Logiciels et implants médicaux

Transparence logicielle, atout cœur

d'Lëtzebuerger Land du 29.07.2010

Les promoteurs des logiciels ouverts ont identifié un nouveau cheval de bataille : celui des implants médicaux. Alors que des quantités croissantes de patients consentent, en principe pour leur plus grand bien, à ce qu’on place dans leur corps un implant médical corrigeant une déficience de leur corps, est-il bien raisonnable pour eux d’accepter que le système d’exploitation de ces appareils soit propriétaire ? Un groupe de défense des logiciels ouverts, le Software Freedom Law Center, vient de publier une étude qui soutient que les systèmes d’exploitation propriétaires pour implants, des systèmes qui par définition ne peuvent pas être inspectés par des experts indépendants, font courir des risques non négligeables aux patients.

L’étude du Software Freedom Law Center met en avant six cas de rappel d’implants médicaux ordonnés par l’agence fédérale compétente, la Food and Drug Administration (FDA) au premier semestre 2010 et portant sur les logiciels intégrés dans ces appareils. Ces cas relevaient de la première catégorie de rappels, à savoir ceux qui sont lancés lorsqu’existe « une probabilité raisonnable que l’utilisation de ces produits ait des conséquences adverses sérieuses pour la santé ou cause la mort ».

L’étude rappelle que les patients confient souvent leur vie à ces appareils, par exemple dans le cas des pacemakers, des défibrillateurs ou des administrateurs de médicaments (notamment d’insuline). Or, argument le centre juridique, il est hautement improbable que la FDA parvienne à évaluer, lors du processus d’homologation, la fiabilité du système d’exploitation embarqué dans ces appareils si celui-ci est propriétaire. Une telle évaluation est en revanche ordonnée, à grands frais, lorsqu’un appareil homologué s’est avéré problématique – c’est-à-dire quand le mal est fait.

Il faut dire qu’un arrêt de 2008 de la Cour suprême des États-Unis, faisant suite à une affaire engagée par des patients contre la société Medtronic Inc. qu’ils accusaient de négligence, a pour effet d’empêcher désormais ceux-ci de poursuivre les fabricants d’implants devant les tribunaux pour obtenir des dommages et intérêts au titre de dys-fonctionnements des implants.

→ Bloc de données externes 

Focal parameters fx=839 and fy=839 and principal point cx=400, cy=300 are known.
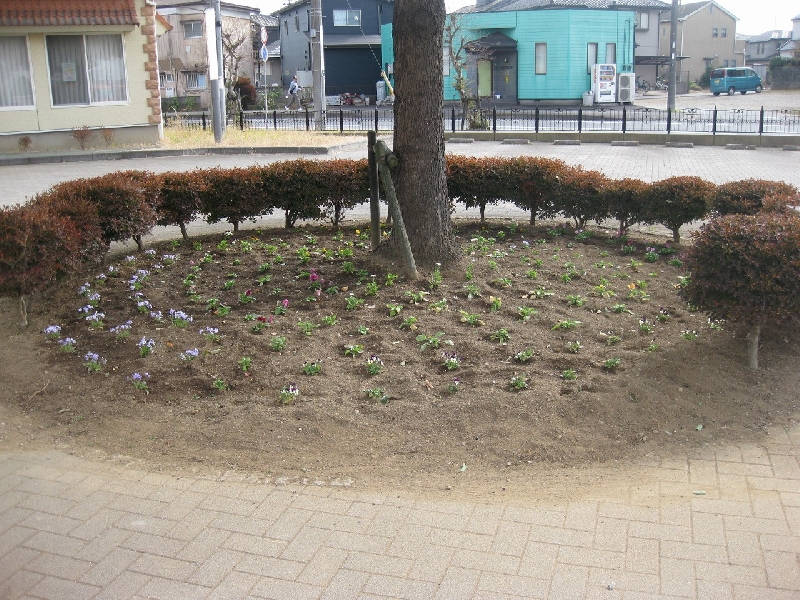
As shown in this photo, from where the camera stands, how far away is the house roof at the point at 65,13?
21.9 metres

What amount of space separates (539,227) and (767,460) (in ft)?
19.7

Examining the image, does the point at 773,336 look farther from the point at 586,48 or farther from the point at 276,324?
the point at 586,48

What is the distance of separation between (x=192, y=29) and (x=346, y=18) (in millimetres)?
10030

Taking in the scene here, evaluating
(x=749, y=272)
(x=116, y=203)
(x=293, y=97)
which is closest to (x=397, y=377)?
(x=749, y=272)

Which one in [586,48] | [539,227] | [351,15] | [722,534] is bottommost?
[722,534]

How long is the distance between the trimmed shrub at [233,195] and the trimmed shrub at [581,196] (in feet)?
11.8

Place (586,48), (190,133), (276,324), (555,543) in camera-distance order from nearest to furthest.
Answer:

Une solution, estime le centre juridique, est de forcer les fabricants d’implants à rendre le code accessible à tout un chacun. En plus de contribuer à éviter les pannes, fait-il valoir, cette mesure aurait pour conséquence une meilleure protection des données privées em-magasinées dans les implants, des inspections poussées par plusieurs experts ayant pour conséquence de mieux identifier et éliminer les vulné­rabilités exploitables par des hackers.

Certes, aucun système d’exploitation n’est parfait, et les pannes logicielles ne sont pas les seules à causer des problèmes dans un pacemaker ou un défibrillateur. Mais l’idée d’insérer dans son corps un implant susceptible de connaître l’équivalent du fameux « blue screen of death », la fameuse panne fatale du système d’exploitation Windows, fait littéralement froid dans le dos. En 2008, ce sont quelque 350 000 pacemakers et 140 000 défibrillateurs qui ont été implantés aux Êtats-Unis. Le marché des défibrillateurs en particulier a souffert de vastes opérations de rappel, après 212 décès mis sur le compte de pannes de ces implants identifiés entre 1997 et 2003, selon une étude de la Minneapolis Heart Institute Foundation citée par le centre juridique.

Faute de la réforme proposée, argumentent les juristes adeptes de l’Open Software, des personnes mal intentionnées pourront à l’avenir se promener à travers la foule munis d’un appareil pas plus gros qu’un téléphone portable et lancer en toute impunité des attaques contre les utilisateurs d’implants : extraction de données personnelles, interception du trafic de données généré par l’implant, reprogrammation du dispositif de détection des anomalies du battement cardiaque ou encore mise en veille forcée de l’implant avec pour conséquence le vidage rapide de sa batterie – qui ne peut être remplacée que lors d’une opération chirurgicale. Le centre juridique prévient que si la transparence logicielle des implants n’est pas imposée, c’est un « cauchemar » qui se profile à l’horizon.